While the focus of industry commentary on the SEC’s proposal on reporting of securities lending transactions remains on what changes the regulatory agency should make, a handful of respondents came up with what they think is a better mousetrap. S3 Partners proposes the SEC increase the frequency of short sale volume data provided by FINRA and the exchanges from twice a month the three times a month. The implementation costs of such a scenario would be minimal because the mechanisms for reporting and displaying data already exist. It would also be best to allow competition for the role of the RNSA rather than simply delegate the job to FINRA or allow firms to use a “data consolidator” other than an RNSA. “To the extent that data vendors are used even after the final rule, a competing consolidator model could reduce duplicative reporting,” writes Sloan, who cites S3 as a potential data consolidator.

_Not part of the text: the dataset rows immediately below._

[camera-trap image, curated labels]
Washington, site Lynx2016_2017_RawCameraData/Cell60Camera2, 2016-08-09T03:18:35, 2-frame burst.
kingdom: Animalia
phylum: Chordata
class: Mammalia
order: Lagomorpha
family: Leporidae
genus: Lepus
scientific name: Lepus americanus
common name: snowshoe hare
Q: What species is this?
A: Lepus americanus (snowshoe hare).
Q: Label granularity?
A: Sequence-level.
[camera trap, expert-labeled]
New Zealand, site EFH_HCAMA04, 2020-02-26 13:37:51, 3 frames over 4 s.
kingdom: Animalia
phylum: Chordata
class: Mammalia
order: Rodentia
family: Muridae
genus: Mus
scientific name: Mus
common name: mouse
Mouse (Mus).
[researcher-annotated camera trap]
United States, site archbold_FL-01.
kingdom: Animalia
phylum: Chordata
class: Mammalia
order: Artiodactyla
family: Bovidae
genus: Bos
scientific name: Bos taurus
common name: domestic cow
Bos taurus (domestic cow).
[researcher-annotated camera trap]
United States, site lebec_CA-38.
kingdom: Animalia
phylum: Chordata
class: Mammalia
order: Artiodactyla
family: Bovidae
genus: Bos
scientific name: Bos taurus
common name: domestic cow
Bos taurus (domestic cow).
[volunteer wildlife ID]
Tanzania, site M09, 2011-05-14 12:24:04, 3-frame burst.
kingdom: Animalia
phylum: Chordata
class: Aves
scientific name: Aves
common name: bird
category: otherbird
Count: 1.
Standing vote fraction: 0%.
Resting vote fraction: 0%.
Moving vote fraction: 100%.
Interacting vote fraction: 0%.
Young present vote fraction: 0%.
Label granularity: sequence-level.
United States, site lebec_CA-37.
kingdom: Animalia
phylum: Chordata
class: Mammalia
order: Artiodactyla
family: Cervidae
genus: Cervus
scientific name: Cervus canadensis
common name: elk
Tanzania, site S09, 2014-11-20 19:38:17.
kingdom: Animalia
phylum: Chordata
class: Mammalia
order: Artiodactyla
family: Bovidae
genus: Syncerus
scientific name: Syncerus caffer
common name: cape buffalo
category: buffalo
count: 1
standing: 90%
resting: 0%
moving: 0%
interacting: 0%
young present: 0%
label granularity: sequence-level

David Schwartz, executive director of the Washington D.C. think tank Center for the Study of Financial Market Evolution, recommends that the SEC allow the end lenders of securities– the beneficial owners– to create a “data trust” that could provide a single feed to the RNSA in whatever format or frequency the regulatory agency wants. In his letter to the SEC, he warns that its proposed reporting plan would create a “free-rider” problem because lenders and their agents pay the costs while borrowers, or broker-dealers reap the benefits. The “data trust,” argues Schwartz, could reduce the startup costs for complying with Rule 10c-1 by $100 million and provide additional benefits for lenders and their agents. “If lenders can form a data trust, regulators as well as lenders’ advisors and custodians could improve their risk management systems by using encrypted subsets of data generated by Rule 10c-1 as well as know your customer, proxy voting, ESG and related contractual or policy restrictions,” he writes. “Those data have never been compiled in one place before.”
Schwartz urges the SEC to instruct its staff to assist forensic accountants from the European securities watchdog European Securities and Markets Authority (ESMA) to create a “proof of concept” to test a voluntary cross-border stock loan registry. “If the alternative is proven, then a scaled-up version would be equally effective in the proposed 10c-1 regime, but more efficient and far less costly,” he reasons.